Dragère se enderezó.

–No me diga que el padre de Manouchian formaba parte de él...

–¡Justamente! Se dice incluso que era el que daba las órdenes. Se habla a menudo de la resistencia heroica de Moussa-Dagh, pero olvidaron la de Adiyaman y de todos los focos de guerrillas que nacieron en todo el Imperio Otomano. A menudo jóvenes. Llevaron a cabo acciones de guerrilla contra las fuerzas de gendarmería, de la policía, impidieron matrimonios forzados de jóvenes armenias, atacaron mezquitas donde se practicaban conversiones obligatorias. Una de sus operaciones, es lo que me han dicho, tenía por objetivo a Nureddinoglu Siddik, uno de los peores carniceros de la provincia... Fallaron por poco. El ejército turco respondía a cada uno de sus golpes con el incendio de pueblos enteros, fusilamiento de rehenes... Su lucha era desesperada. Cayeron combatiendo, en las colinas que están en los alrededores del lago de Adiyaman... Allá también habría que inaugurar una calle Manouchian... Habría simplemente que cambiar el nombre... Gevorka Manouchian...

Permaneció sin decir nada un largo rato, mientras los dados rodaban en las mesas de los jugadores, y los peones sonaban en los dameros. Fue Dragère el que rompió el silencio.

–¿Volvió a ver a Missak luego?

–No. Jamás. Me tomaron prisionero, y terminé por suerte entre los deportados que tomaron el camino hacia Palestina. Lo que se llamó el «tercer eje»... Ahí es donde hubo más sobrevivientes. Nos volvimos esclavos de los beduinos, en las tribus del desierto, hasta que el ejército inglés, guiado por el general Allenby, ocupó toda la zona desde el Sinaí hasta el centro de Siria y nos liberó... Fui recibido por la Unión General Armenia de Beneficencia, que me puso en un orfanato en Beirut... Ahí me dijeron que Vardouï, la madre de Manouchian, había muerto de hambre, que Missak y su hermano, Karabet, habían sido recibidos por una familia kurda. Había algunos que eran solidarios...

–Usted me dice que nunca lo volvió a ver, pero usted fue resistente también...

Gabriel Vartarian encendió un segundo cigarrillo después de haber apretado el tabaco en el borde de la mesa.

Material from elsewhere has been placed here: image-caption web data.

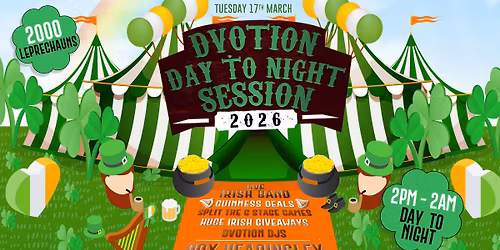 \ud83e\udea9\u2618\ufe0f DVOTION PRESENTS PADDYS DAY TAKEOVER @ THE BOX HEADINGLEY \/\/ LIVE MUSIC & DJS DAY TO NIGHT \/\/ 2PM-2AM \u2618\ufe0f\ud83e\udea9 17th MARCH \ud83c\uddee\ud83c\uddea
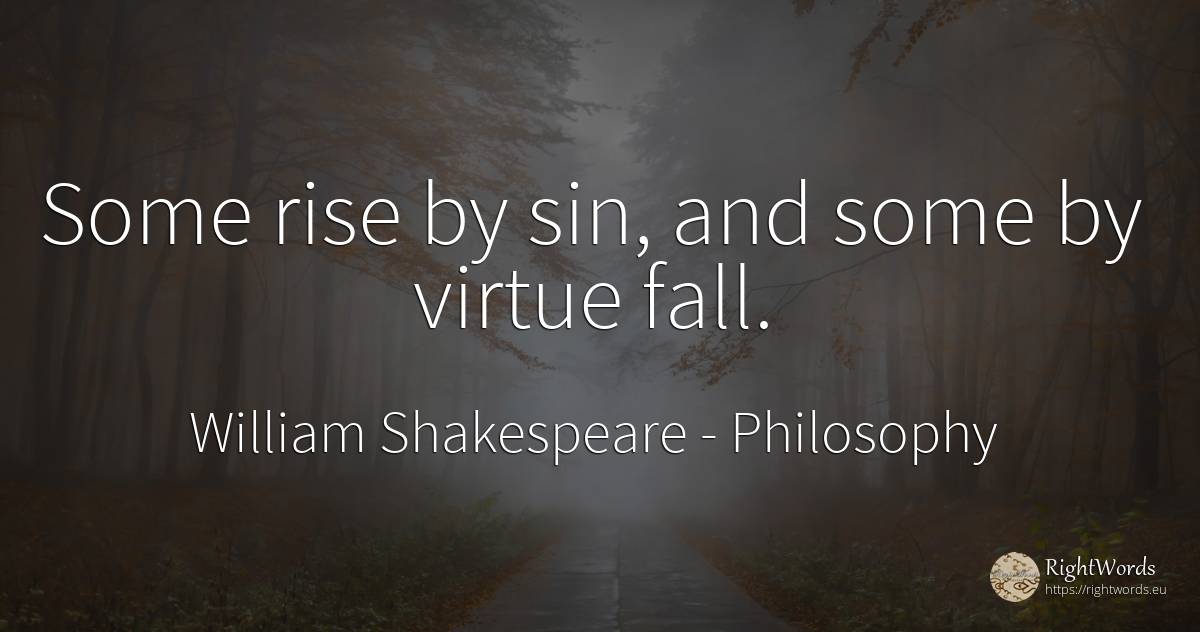 Some rise by sin, and some by virtue fall. - William Shakespeare, quote about philosophy, sin, virtue, fall
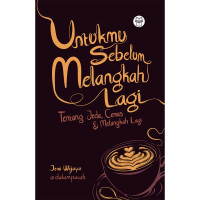 Image of Untukmu Sebelum Melangkah Lagi : tentang jeda, cemas, dan melangkah lagi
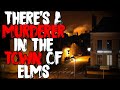 &quot;There&#39;s A Murderer In The Town Of Elms&quot; | Scary Stories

–Sí, pero vine a vivir a Issy les Moulineaux ya terminada la guerra. Durante años trabajé en el puerto de Marsella como estibador; luego en los astilleros. Entré a la Resistencia cuando los americanos desembarcaron. Estaba bajo las órdenes de un compañero, Sarkis Bedoukian, que fue asesinado en los combates de liberación de la ciudad. No supe inmediatamente del Afiche Rojo. Lo supe en agosto de 1944, por un artículo en el periódico del Frente Nacional Armenio. Quizá usted pueda ir a ver a la señora Aradian, en Saint Germain. Está a un cuarto de hora a pie. Nos conocimos en un matrimonio el año pasado. Hablando de todo y de nada, en la mesa, el nombre de Manouchian apareció en la conversación. Me acuerdo de que ella me dijo que lo había encontrado en el Líbano, antes de que atravesara el Mediterráneo... Quizá incluso que habían estado juntos en el barco... Habría que preguntarle. ¿Usted se acordará? La señora Aradian... Otra «ian-ian» como dicen en el barrio los kaghiatsi...

–¿Los qué?

–Los kaghiatsi, los galos... ¡así los llaman los «ian-ian»! Deje los cafés. Son para mí.